Step 2 — Pick a StorageHandler

A handler converts the value returned by collect() into DataFrame columns. Built-in handlers live in jumper_extension/monitor/metrics/handlers.py:

Handler Raw type Output columns
ScalarHandler(column="x") float {"x": v}
PerDeviceAggregateHandler(prefix="p_") list[float] p_0, p_1, …, p_avg, p_min, p_max
PerDeviceMultiAggregateHandler(prefix="p_", metrics=[…]) tuple[list[float], …] fan-out of PerDeviceAggregate per metric
CumulativeRateHandler(columns=[…]) list[int] per-column delta/second rates
NoOpHandler() None {}

NetworkCollector returns cumulative byte/packet counters → pair it with CumulativeRateHandler to get rates automatically.

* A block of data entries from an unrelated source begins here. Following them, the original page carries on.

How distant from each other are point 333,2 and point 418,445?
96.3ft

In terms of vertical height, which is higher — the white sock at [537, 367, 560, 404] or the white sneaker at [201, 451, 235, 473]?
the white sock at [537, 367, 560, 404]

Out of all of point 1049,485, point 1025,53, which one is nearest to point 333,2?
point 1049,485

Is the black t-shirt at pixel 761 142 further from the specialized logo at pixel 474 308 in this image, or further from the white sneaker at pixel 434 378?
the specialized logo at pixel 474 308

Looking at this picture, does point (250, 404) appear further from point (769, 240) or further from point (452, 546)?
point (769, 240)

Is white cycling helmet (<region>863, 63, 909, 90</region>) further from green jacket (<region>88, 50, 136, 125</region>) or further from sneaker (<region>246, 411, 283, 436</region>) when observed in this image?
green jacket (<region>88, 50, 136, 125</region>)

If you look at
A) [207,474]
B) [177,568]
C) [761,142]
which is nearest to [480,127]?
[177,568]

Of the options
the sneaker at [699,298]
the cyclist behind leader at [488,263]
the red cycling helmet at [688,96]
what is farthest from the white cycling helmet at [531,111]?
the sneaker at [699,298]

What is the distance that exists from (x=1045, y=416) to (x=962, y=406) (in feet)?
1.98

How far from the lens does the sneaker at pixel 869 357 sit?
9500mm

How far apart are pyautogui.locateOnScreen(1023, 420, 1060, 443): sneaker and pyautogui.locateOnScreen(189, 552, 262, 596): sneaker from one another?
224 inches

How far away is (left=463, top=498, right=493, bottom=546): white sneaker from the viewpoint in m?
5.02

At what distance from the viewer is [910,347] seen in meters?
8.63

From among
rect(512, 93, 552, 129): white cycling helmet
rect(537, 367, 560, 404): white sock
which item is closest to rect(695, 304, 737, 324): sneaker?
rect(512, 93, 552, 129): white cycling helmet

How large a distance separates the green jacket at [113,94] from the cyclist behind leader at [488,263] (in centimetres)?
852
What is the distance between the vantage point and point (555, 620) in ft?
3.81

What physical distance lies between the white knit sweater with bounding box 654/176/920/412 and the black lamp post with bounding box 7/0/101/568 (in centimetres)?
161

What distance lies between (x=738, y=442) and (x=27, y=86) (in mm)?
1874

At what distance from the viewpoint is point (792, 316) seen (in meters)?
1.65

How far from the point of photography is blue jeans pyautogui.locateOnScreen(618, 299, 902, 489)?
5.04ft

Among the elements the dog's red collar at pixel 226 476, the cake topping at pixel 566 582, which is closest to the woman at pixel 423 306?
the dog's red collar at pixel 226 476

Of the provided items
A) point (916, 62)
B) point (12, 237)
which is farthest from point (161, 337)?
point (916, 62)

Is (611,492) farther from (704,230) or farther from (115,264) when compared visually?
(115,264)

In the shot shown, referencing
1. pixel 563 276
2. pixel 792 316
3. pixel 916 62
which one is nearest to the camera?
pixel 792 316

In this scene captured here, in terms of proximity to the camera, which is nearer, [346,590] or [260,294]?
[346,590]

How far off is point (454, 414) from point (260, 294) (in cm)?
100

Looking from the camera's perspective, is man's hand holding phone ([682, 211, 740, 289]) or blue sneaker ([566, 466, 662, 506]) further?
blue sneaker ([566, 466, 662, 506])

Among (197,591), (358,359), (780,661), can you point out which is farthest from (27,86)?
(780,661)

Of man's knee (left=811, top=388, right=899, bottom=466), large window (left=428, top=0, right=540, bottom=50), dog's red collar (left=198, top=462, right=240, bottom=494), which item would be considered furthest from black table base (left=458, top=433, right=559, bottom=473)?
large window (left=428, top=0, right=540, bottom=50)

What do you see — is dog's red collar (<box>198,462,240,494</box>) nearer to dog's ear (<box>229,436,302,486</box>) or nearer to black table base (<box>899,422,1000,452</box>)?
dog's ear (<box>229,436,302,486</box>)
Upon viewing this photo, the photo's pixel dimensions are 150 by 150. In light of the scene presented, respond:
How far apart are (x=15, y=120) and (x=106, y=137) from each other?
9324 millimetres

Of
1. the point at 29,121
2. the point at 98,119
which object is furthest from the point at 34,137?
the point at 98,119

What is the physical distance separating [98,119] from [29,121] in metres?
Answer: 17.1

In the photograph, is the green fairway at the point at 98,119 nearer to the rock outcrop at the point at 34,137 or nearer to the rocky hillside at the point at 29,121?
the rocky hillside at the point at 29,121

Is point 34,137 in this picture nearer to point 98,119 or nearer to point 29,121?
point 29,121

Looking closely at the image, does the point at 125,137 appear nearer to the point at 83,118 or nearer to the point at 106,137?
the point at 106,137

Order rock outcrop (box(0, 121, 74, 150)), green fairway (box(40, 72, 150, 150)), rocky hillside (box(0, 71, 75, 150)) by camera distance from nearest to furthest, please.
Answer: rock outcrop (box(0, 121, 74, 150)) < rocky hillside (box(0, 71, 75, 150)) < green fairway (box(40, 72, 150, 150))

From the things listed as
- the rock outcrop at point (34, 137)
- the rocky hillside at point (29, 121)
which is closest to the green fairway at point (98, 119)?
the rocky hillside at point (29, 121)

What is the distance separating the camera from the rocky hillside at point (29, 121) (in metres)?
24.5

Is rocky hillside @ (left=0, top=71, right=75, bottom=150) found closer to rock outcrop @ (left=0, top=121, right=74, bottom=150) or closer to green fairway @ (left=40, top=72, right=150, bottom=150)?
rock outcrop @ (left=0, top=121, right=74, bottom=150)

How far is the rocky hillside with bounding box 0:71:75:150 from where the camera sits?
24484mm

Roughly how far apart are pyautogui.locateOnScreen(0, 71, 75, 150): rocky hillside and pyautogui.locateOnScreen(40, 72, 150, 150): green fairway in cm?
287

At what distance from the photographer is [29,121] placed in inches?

Step 3 — Register in collectors.yaml

# jumper_extension/config/collectors/python/collectors.yaml
collectors:
  # ... existing collectors ...

  network:
    _target_: jumper_extension.monitor.metrics.network.psutil.PsutilNetworkCollector
    inject: []
    handler:
      _target_: jumper_extension.monitor.metrics.handlers.CumulativeRateHandler
      columns: [net_bytes_sent, net_bytes_recv, net_packets_sent, net_packets_recv]

The inject: key

inject: lists PerformanceMonitor attributes passed as constructor arguments:

Value Type What you get
[] no injected dependencies
[node_info] NodeInfo CPU/GPU count, memory limits, CPU handles
[uid, slurm_job] int, str\|int current user ID and SLURM job ID
[pid, process, uid, slurm_job] mixed full process context (used by built-in process collector)

With the collector registered, its columns are available in %perfmonitor_plot --metrics. To surface them in the default plot widget see Visualizing Custom Collector Metrics.